When Kavanaugh's accuser, Christine Blasey Ford, a 51-year-old research psychologist, came forward over the weekend, it sent the Senate committee tasked with vetting Kavanaugh's nomination into a tailspin. Ford, who identified herself to The Washington Post in an article published Sunday, says that at a party in the early 1980s, Kavanaugh pinned her to a bed and groped her while his friend watched.

All 10 of the Judiciary Committee's Democrats signed a letter to its Republican chairman, Sen. Chuck Grassley, asking to delay the Thursday vote on whether to shepherd Kavanaugh out of the committee. Later Monday morning, Sen. Susan Collins of Maine, one of the few Republicans undecided on whether to confirm Kavanaugh, called for both Kavanaugh and Ford to testify under oath before the committee.

Those moves, coupled with calls for delaying the vote by retiring GOP Sens. Bob Corker and Jeff Flake, mean that what Republicans thought would be a swift confirmation is now hanging by a thread.

Grassley said in a statement Monday afternoon that he was attempting to work with Sen. Dianne Feinstein, the ranking Democrat on the Judiciary Committee, to establish follow-up calls, but that Feinstein's office was refusing to comply.

"The standard procedure for updates to any nominee's background investigation file is to conduct separate follow-up calls with relevant parties," Grassley said. "In this case, that would entail phone calls with at least Judge Kavanaugh and Dr. Ford. Consistent with that practice, I asked Senator Feinstein's office yesterday to join me in scheduling these follow-ups. Thus far, they have refused. But as a necessary step in evaluating these claims, I'll continue working to set them up."

Grassley also chastised Democrats, saying Republicans were kept in the dark about a letter Ford sent to Feinstein via Rep. Anna Eshoo of California earlier this summer detailing her allegation.

"Unfortunately, committee Republicans have only known this person's identity from news reports for less than 24 hours and known about her allegations for less than a week," Grassley added. "Senator Feinstein, on the other hand, has had this information for many weeks and deprived her colleagues of the information necessary to do our jobs. The Minority withheld even the anonymous allegations for six weeks, only to later decide that they were serious enough to investigate on the eve of the committee vote, after the vetting process had been completed."

The more Republicans start to call for a delayed vote, the more likely it is to happen, as the GOP's Senate majority is slim.

Republicans are also concerned about what action the White House might take. There is an expectation among GOP aides that Trump will go after Ford for accusing Kavanaugh of sexual assault. If Trump were to do so, it could make things even more difficult for Republicans.

The White House is sticking by Kavanaugh

Regardless, the White House is standing by Kavanaugh, who has repeatedly denied any wrongdoing.
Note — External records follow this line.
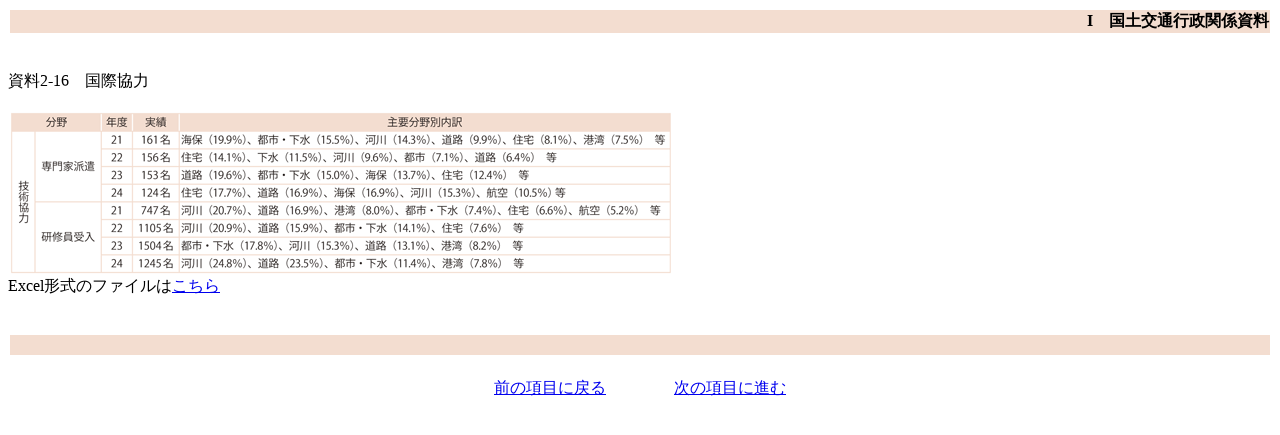

--- FILE ---
content_type: text/html
request_url: https://www.mlit.go.jp/hakusyo/mlit/h25/hakusho/h26/data/html/ns002160.html
body_size: 454
content:
<!DOCTYPE HTML PUBLIC "-//W3C//DTD HTML 4.01 Transitional//EN" "http://www.w3.org/TR/html4/loose.dtd">
<html>
<head>
<meta http-equiv="Content-Type" content="text/html; charset=shift_jis">
<title>資料2-16　国際協力</title>
<link rel="stylesheet" type="text/css" href="style.css">
</head>
<body class="div1">
<table width="100%" summary="">
<tr>
<td class="bar"><div class="header">I　国土交通行政関係資料</div></td>
</tr>
</table>
<br>
<div class="maintxt">
</div>
<a name="ns002160">　</a>
<div class="chartname">
資料2-16　国際協力<br><br>
</div>
<div class="chart">
<img src="../image/ns002160.gif" alt="資料2-16　国際協力">
</div>
<div class="excel">
Excel形式のファイルは<a href="../excel/ns002160.xls">こちら</a>
</div>
<br>
<br>
<table width="100%" summary="">
<tr>
<td class="bar"><div class ="footer">　</div></td>
</tr>
</table>
<br>
<table width ="100%" summary="">
<tr>
<td align="right" width="50%"><a href="ns002150.html">前の項目に戻る</a>　　</td>
<td align="left" width="50%">　　<a href="ns002170.html">次の項目に進む</a></td>
</tr>
</table>
</body>
</html>


--- FILE ---
content_type: text/css
request_url: https://www.mlit.go.jp/hakusyo/mlit/h25/hakusho/h26/data/html/style.css
body_size: 220
content:
/* 本文 */
body {
	background-color : #ffffff
}
div.maintxt {
	line-height : 1.6em
}

/* ヘッダ及びフッダバーの設定 */
.bar .header	{
		text-align : right;
		font-weight : bold
}
.bar .footer	{
		text-align : right;
		font-weight : bold
}

/* バーの色 */
.div1 .bar	{
		background-color : #f3ddd0;
}
.div2 .bar	{
		background-color : #f3ddd0;
}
"We want to go through a full process ... and hear everybody out," Trump told reporters on Monday, describing Kavanaugh as "one of the great intellects and one of the finest people."

Asked whether Kavanaugh had offered to withdraw, Trump replied, "What a ridiculous question."

"This is a completely false allegation," Kavanaugh said in a statement Monday morning. "I have never done anything like what the accuser describes — to her or to anyone."

Kavanaugh also said he would be willing to cooperate with the Judiciary Committee on any additional material or testimony it might want from him.

"Because this never happened, I had no idea who was making this accusation until she identified herself yesterday," he added. "I am willing to talk to the Senate Judiciary Committee in any way the Committee deems appropriate to refute this false allegation, from 36 years ago, and defend my integrity."

On Monday, CNN reported that Kavanaugh had hired Beth Wilkinson, an attorney from Wilkinson Walsh Eskovitz, a prominent firm in Washington, DC. Ford is being represented by Debra Katz, who has specialized in sexual-misconduct cases.

Meanwhile, conservative activist groups are rallying around Kavanaugh's defense. The Judicial Crisis Network announced on Monday that it would launch a $1.5 million ad campaign to combat what it called attacks on Kavanaugh's character.